Auf einer Mülldeponie am Rande der Hauptstadt Costa Ricas kämpfen Única und ihre Freunde ums Überleben. Die Bewohner der Müllhalde, die sogenannten ­»Taucher«, sind Gestrandete, von der Gesellschaft ausge­stossen, abgelegt und aussortiert. Inmitten von Ratten und Mäusen, Hunden und Geiern suchen sie Tag für Tag nach Essen und anderem Verwertbaren. Hier wird die Lehrerin Única zur Spezialistin des Verfalls und findet neben Schulbüchern, Seifenresten und fast leeren Parfum­flakons nicht zuletzt eine neue Familie. 

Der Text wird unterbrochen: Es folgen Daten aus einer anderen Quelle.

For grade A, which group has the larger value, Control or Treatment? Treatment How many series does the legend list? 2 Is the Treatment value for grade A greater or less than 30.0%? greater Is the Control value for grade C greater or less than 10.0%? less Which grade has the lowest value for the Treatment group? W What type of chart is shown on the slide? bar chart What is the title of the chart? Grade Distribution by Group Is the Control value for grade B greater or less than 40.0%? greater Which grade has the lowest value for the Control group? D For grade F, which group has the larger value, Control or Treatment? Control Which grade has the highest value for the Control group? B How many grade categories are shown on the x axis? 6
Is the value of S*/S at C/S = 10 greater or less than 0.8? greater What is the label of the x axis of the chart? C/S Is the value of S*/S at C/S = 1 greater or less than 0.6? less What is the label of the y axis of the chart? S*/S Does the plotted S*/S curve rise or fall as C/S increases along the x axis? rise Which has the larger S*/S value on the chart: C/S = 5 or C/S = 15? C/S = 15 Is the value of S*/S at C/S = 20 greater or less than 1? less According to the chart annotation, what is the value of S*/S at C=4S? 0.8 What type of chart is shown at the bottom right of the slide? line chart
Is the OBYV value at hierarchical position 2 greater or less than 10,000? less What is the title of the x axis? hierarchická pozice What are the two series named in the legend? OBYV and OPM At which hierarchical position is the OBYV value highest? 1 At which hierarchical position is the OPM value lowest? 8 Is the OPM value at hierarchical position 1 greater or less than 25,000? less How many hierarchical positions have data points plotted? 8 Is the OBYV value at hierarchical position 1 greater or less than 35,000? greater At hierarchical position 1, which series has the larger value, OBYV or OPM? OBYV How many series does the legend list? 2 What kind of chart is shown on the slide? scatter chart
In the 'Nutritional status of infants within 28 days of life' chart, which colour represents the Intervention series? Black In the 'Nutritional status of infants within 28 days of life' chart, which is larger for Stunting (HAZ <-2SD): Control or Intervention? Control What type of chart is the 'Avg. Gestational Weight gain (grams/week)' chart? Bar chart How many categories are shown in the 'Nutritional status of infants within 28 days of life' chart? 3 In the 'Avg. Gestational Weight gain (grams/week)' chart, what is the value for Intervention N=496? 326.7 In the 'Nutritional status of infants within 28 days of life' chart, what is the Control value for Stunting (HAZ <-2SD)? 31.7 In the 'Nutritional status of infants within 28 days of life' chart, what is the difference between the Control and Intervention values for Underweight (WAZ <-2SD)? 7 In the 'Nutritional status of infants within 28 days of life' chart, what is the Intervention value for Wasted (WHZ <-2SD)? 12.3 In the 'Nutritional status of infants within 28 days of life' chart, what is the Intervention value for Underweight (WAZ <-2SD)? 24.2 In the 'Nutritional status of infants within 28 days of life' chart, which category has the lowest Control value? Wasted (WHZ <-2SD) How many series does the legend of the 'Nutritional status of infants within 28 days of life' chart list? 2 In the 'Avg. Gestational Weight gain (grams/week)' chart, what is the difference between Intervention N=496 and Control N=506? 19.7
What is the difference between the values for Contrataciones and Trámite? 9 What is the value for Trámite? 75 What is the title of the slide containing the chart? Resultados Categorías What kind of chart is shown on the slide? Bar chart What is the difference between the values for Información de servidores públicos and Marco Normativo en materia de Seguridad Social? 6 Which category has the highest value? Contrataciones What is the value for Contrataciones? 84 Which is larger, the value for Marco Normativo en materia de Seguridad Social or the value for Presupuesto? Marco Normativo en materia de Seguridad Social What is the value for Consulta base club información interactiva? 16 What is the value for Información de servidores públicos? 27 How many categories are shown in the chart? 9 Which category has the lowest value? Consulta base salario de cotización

Am Rande von San José, der Hauptstadt Costa Ricas, lagert das schlechte Gewissen der Stadt. Auf einem Hügel befindet sich die Mülldeponie Río Azul. Sie hat sich mit der Zeit in ein albtraumhaftes Müllmeer verwandelt, an dessen Küste alles Mögliche angespült wird: Schulbücher, ungeliebte Weihnachtsgeschenke, nutzloser Tand, alte Männer, Pärchen, Mütter und Söhne. Die Gestrandeten, von der Gesellschaft Ausgestossenen, finden im precario, der informellen Siedlung auf der Müllhalde, ein neues Zuhause. Mit forschendem Blick und viel Fingerspitzengefühl durchwühlen die sogenannten »Taucher« – ähnlich wie die Catadores in Brasilien oder die Cartoneros in Argentinien – den Müll, der aus den reichen und armen Stadtvierteln Tag für Tag angeschwemmt wird. Manchmal entdecken sie dabei ein kleines persönliches Glück.

Fernando Contreras Castro gibt den Tauchern in diesem Buch ein Gesicht, indem er ihr karges Leben, ihre Solidargemeinschaft und ihr politisches Aufbegehren inmitten des Gestanks und der Fliegenschwärme in wunderbar poetischer Sprache einfängt. In Zeiten der wachsenden sozialen Ungleichheit, verbrauchter Ressourcen und lauter werdenden klimapolitischen Forderungen, ist dieser Roman eine wichtige Stimme.

Fernando Contreras Castro: Única blickt aufs Meer. Maro Verlag, 2017, 144 Seiten, Fr. 39.90. ISBN: 978-3-87512-492-7.